Human diversity and respect for learning kind of go hand in hand for me, I have strong opinions on the good and bad of each. With the respect for learning, I am all for it. I have my struggles when it comes to learning, more so than what a lot of other people have, so I have to adjust myself to it. If I don’t have a teacher that understands my diabetes (which I had two in high school), I get easily frustrated with the whole learning part. And since my brain is easily affected by my blood sugar levels, it will affect the way I think during a test, which is a problem with me.

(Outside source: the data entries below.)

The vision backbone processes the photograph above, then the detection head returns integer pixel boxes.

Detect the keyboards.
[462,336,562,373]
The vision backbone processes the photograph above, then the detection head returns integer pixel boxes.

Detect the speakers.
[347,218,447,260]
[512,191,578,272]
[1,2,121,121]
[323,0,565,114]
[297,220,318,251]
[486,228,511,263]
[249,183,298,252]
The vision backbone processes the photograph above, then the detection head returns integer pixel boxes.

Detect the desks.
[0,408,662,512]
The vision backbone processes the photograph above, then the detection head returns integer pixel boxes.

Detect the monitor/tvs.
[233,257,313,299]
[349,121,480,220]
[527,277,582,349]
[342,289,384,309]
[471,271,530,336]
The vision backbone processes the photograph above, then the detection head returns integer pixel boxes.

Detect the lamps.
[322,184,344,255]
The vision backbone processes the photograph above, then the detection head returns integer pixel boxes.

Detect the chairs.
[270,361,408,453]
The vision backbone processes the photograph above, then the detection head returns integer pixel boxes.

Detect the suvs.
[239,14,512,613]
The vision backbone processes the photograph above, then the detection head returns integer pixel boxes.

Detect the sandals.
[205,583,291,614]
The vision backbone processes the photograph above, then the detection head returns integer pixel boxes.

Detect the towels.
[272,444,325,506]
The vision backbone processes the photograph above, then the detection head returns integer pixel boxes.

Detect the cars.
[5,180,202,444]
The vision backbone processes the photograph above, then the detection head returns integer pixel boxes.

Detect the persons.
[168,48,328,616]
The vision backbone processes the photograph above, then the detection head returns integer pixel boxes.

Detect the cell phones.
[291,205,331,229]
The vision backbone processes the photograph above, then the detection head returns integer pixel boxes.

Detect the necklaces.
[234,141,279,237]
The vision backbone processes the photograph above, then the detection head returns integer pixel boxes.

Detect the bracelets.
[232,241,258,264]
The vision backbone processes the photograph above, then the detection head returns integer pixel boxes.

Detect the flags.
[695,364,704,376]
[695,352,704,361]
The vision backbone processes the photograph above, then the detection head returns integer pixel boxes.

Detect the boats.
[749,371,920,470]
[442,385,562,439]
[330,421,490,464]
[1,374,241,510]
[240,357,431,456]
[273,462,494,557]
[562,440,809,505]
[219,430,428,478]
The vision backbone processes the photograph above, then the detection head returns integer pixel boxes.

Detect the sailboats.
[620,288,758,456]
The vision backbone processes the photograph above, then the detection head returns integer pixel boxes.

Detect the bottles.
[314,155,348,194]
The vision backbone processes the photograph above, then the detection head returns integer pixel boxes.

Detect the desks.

Some of my teachers would completely understand my situation and would let me continue my test the next day, if I went high or low. Sometimes I had teachers that would make me sit there and fail the test and ruin my grade, because they didn’t understand how diabetes affected my test-taking abilities. Some kids in my classes would even say that they wished they had diabetes too, so they could get special treatment, like me.  During my academic career, I’ve pretty much been through it all. 

Human diversity can go either way. I know I struggled with the school when they wanted me to go to the disabilities place to fill paperwork out, so that teachers would help me when it came to my diabetes. I did not like that, even though I understood why they wanted me to. If I did go to the disabilities place, I feel like this is telling me I’m using my diabetes as an excuse and I don’t want that. I want to know I’m going to graduate with the grades I got, because I know my diabetes didn’t stop me from doing it.  Now for the other part of the diversity, I struggle everyday with insurance and being able to afford my supplies. Diabetes supplies are very expensive, which they shouldn’t be. Its uncalled for, that something I didn’t choose to have, costs me so much to be able to walk this Earth.

With all that said about diabetes, that is not all of it. My future is bright as I continue the path of taking care of myself, but there are struggles that I hope I won’t have to face. Diabetes could affect my eyesight, heart, kidneys, nerve system, feet/legs. I’ve watched people not take care of their diabetes to the point they end up losing a foot; that has opened my eyes of taking care of myself. Yes, I have good and bad days but honestly who doesn’t?

I’ve always been told, “God gives his hardest battles to his strongest soldiers.” I have diabetes, diabetes doesn’t have me. It doesn’t define who I am as a person, but it has made me who I am today.

Editor’s Note: Kayla Seman, an Edison State student, was in the Summer 2018 Fundamentals of Communication class. This essay was part of a class assignment, and is being printed with permission.